• **Items**:
::::::::

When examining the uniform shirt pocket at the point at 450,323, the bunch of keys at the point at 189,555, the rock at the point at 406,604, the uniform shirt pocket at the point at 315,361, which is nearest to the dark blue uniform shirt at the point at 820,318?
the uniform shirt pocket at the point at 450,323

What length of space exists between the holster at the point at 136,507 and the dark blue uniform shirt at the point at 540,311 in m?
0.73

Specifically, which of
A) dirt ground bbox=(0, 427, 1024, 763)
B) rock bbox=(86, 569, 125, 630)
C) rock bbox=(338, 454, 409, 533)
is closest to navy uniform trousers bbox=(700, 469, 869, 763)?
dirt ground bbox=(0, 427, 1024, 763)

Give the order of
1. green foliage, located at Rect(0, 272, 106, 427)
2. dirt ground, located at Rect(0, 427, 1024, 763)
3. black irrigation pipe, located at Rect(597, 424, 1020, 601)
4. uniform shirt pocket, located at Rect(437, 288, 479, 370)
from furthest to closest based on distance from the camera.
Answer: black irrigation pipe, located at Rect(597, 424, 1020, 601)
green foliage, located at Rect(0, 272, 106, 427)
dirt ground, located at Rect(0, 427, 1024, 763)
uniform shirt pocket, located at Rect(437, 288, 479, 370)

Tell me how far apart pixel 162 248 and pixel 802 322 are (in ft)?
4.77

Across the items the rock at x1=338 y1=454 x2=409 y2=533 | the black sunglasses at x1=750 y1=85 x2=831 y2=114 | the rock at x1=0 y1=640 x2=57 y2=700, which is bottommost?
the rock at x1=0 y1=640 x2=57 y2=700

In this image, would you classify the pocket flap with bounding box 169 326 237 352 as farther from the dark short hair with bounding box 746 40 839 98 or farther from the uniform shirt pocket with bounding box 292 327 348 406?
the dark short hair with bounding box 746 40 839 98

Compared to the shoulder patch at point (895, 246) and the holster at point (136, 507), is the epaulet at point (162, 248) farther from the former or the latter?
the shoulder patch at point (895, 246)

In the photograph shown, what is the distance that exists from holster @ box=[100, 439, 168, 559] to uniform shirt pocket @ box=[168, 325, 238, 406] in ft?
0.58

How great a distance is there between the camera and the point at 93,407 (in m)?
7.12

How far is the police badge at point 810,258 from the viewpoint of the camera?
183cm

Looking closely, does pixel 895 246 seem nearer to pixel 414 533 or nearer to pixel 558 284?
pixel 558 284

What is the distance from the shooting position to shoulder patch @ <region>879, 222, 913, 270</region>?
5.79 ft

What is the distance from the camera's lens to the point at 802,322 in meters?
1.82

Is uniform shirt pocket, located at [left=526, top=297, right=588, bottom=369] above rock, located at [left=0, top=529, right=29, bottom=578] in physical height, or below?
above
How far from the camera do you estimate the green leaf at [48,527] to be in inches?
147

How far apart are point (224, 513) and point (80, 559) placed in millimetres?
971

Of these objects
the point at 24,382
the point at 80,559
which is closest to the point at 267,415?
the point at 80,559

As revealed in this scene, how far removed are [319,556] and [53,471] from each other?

::::::::

• **Exercise prompt**:
Please restate the whole listing word for word.

• **Exercise response**:
When examining the uniform shirt pocket at the point at 450,323, the bunch of keys at the point at 189,555, the rock at the point at 406,604, the uniform shirt pocket at the point at 315,361, which is nearest to the dark blue uniform shirt at the point at 820,318?
the uniform shirt pocket at the point at 450,323

What length of space exists between the holster at the point at 136,507 and the dark blue uniform shirt at the point at 540,311 in m?
0.73

Specifically, which of
A) dirt ground bbox=(0, 427, 1024, 763)
B) rock bbox=(86, 569, 125, 630)
C) rock bbox=(338, 454, 409, 533)
is closest to navy uniform trousers bbox=(700, 469, 869, 763)?
dirt ground bbox=(0, 427, 1024, 763)

Give the order of
1. green foliage, located at Rect(0, 272, 106, 427)
2. dirt ground, located at Rect(0, 427, 1024, 763)
3. black irrigation pipe, located at Rect(597, 424, 1020, 601)
4. uniform shirt pocket, located at Rect(437, 288, 479, 370)
from furthest to closest based on distance from the camera.
Answer: black irrigation pipe, located at Rect(597, 424, 1020, 601)
green foliage, located at Rect(0, 272, 106, 427)
dirt ground, located at Rect(0, 427, 1024, 763)
uniform shirt pocket, located at Rect(437, 288, 479, 370)

Tell me how far apart pixel 162 248 and pixel 802 322 are (in ft)?
4.77

Across the items the rock at x1=338 y1=454 x2=409 y2=533 | the black sunglasses at x1=750 y1=85 x2=831 y2=114 | the rock at x1=0 y1=640 x2=57 y2=700, which is bottommost?
the rock at x1=0 y1=640 x2=57 y2=700

In this image, would you classify the pocket flap with bounding box 169 326 237 352 as farther from the dark short hair with bounding box 746 40 839 98 or farther from the uniform shirt pocket with bounding box 292 327 348 406?
the dark short hair with bounding box 746 40 839 98

Compared to the shoulder patch at point (895, 246) and the holster at point (136, 507), is the epaulet at point (162, 248) farther from the former or the latter?
the shoulder patch at point (895, 246)

In the photograph shown, what is the distance that exists from holster @ box=[100, 439, 168, 559] to uniform shirt pocket @ box=[168, 325, 238, 406] in ft?
0.58

How great a distance is there between the camera and the point at 93,407 (in m)?
7.12

How far is the police badge at point 810,258 from the viewpoint of the camera?
183cm

Looking closely, does pixel 895 246 seem nearer to pixel 414 533 or nearer to pixel 558 284?
pixel 558 284

What is the distance from the shooting position to shoulder patch @ <region>879, 222, 913, 270</region>?
5.79 ft

What is the distance from the camera's lens to the point at 802,322 in meters?
1.82

Is uniform shirt pocket, located at [left=526, top=297, right=588, bottom=369] above rock, located at [left=0, top=529, right=29, bottom=578] in physical height, or below?
above
How far from the camera do you estimate the green leaf at [48,527] to be in inches?
147

How far apart are point (224, 513) and point (80, 559) placed in millimetres?
971

Of these objects
the point at 24,382
the point at 80,559
which is closest to the point at 267,415?
the point at 80,559

As revealed in this scene, how far removed are [319,556] and [53,471] from each other?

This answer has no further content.